The API is still pretty slow (~500ms per line), and it’s not particularly good at generating tests that would pass, although this may be useful from a TDD perspective. Despite its limitations, Copilot is a useful tool for experienced developers who want to be more efficient at work. However, junior developers and beginners in computer science should not rely on this tool as it lacks the ability to instill best practices specific to the language it’s running on. Overall, I’d say that Copilot’s billing as an AI pair programmer is about half-correct: it can generate code while you review, but it is incapable of fulfilling the reviewer role.

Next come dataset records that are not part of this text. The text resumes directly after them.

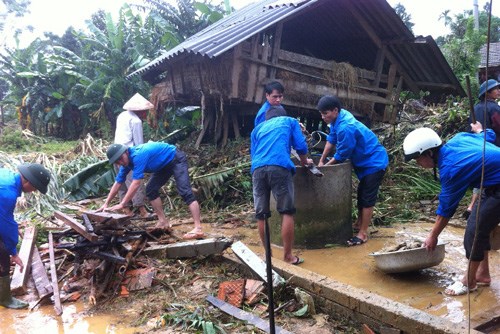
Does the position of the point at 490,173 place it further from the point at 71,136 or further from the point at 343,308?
the point at 71,136

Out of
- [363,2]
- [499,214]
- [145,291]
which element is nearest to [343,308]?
[499,214]

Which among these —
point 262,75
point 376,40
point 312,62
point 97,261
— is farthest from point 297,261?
point 376,40

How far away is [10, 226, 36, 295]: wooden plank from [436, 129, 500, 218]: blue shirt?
4432mm

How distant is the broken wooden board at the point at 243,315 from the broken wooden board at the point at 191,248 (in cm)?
87

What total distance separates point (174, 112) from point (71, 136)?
1030cm

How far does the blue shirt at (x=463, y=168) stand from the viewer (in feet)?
11.0

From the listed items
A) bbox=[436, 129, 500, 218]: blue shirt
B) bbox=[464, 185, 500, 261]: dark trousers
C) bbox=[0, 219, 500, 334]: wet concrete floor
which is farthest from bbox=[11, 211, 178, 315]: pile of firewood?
bbox=[464, 185, 500, 261]: dark trousers

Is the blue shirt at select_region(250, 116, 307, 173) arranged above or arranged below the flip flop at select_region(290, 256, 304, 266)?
above

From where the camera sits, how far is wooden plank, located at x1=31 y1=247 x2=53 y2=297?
4.43m

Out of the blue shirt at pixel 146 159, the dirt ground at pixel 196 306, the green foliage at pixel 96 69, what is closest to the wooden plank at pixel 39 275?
the dirt ground at pixel 196 306

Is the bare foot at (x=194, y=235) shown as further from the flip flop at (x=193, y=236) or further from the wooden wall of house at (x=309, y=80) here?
the wooden wall of house at (x=309, y=80)

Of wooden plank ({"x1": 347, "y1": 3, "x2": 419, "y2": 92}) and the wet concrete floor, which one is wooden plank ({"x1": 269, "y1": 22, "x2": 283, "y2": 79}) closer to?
wooden plank ({"x1": 347, "y1": 3, "x2": 419, "y2": 92})

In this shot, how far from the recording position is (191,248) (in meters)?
4.95

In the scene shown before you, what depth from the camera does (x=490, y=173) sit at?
3.41 m
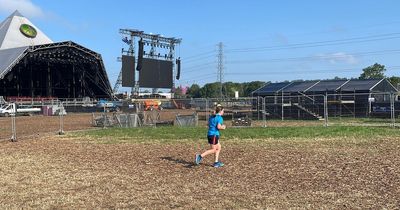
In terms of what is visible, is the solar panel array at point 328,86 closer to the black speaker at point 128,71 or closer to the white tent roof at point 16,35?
the black speaker at point 128,71

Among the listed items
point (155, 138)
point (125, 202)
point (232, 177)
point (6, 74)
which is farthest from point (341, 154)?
point (6, 74)

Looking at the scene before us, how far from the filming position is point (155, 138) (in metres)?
19.6

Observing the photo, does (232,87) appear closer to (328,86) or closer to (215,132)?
(328,86)

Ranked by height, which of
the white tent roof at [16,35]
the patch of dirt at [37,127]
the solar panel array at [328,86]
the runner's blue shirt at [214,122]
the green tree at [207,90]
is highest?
the white tent roof at [16,35]

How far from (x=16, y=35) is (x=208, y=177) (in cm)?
9351

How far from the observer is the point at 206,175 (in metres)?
10.3

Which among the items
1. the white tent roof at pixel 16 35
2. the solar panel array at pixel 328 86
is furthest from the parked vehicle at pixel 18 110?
the white tent roof at pixel 16 35

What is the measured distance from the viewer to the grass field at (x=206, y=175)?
775 centimetres

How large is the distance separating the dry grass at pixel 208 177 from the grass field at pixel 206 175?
0.7 inches

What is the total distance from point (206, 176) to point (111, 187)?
213 cm

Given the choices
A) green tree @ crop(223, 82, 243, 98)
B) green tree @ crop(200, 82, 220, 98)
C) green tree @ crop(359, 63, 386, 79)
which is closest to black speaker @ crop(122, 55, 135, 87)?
green tree @ crop(359, 63, 386, 79)

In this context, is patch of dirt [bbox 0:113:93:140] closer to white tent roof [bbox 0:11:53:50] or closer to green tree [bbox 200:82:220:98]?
white tent roof [bbox 0:11:53:50]

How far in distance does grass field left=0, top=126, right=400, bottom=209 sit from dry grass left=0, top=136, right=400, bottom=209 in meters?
0.02

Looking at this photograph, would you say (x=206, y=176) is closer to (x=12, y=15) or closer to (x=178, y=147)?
(x=178, y=147)
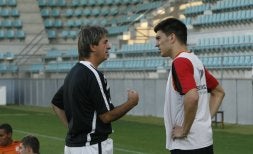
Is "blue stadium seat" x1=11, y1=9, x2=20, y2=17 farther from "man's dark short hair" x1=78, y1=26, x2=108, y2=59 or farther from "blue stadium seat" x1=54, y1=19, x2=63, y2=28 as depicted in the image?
"man's dark short hair" x1=78, y1=26, x2=108, y2=59

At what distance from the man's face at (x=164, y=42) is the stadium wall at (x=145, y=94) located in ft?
51.7

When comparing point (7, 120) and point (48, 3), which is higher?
point (48, 3)

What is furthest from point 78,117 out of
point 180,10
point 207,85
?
point 180,10

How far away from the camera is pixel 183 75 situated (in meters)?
5.30

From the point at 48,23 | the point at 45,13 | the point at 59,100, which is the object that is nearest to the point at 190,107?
the point at 59,100

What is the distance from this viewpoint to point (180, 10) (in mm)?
32562

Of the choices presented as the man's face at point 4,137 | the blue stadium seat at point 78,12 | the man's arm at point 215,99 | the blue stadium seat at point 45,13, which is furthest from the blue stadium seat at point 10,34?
the man's arm at point 215,99

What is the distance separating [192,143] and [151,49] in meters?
23.5

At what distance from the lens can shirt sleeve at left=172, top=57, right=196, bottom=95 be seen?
209 inches

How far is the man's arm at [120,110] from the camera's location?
528 cm

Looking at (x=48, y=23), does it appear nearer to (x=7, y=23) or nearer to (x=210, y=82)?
(x=7, y=23)

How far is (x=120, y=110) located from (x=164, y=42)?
22.7 inches

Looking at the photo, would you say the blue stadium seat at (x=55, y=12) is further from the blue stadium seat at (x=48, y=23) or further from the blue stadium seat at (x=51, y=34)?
the blue stadium seat at (x=51, y=34)

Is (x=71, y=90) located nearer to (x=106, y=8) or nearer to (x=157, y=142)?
(x=157, y=142)
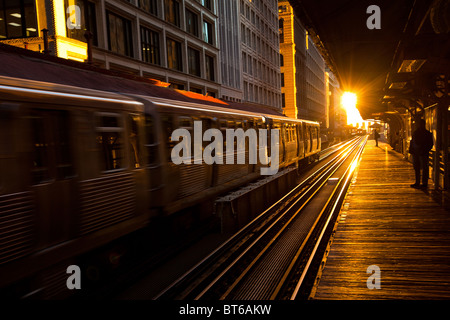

If you’re a senior developer looking to optimize your workflow, I highly recommend giving Copilot a try. It can help you generate new code and patterns quickly and efficiently. However, keep in mind that it’s not a replacement for good coding practices, and it’s not suitable for beginners or junior developers. As AI and machine learning continue to advance, we’re sure to see even more exciting developments in this field. So, stay curious, keep learning, and let’s see what the future holds for AI and programming!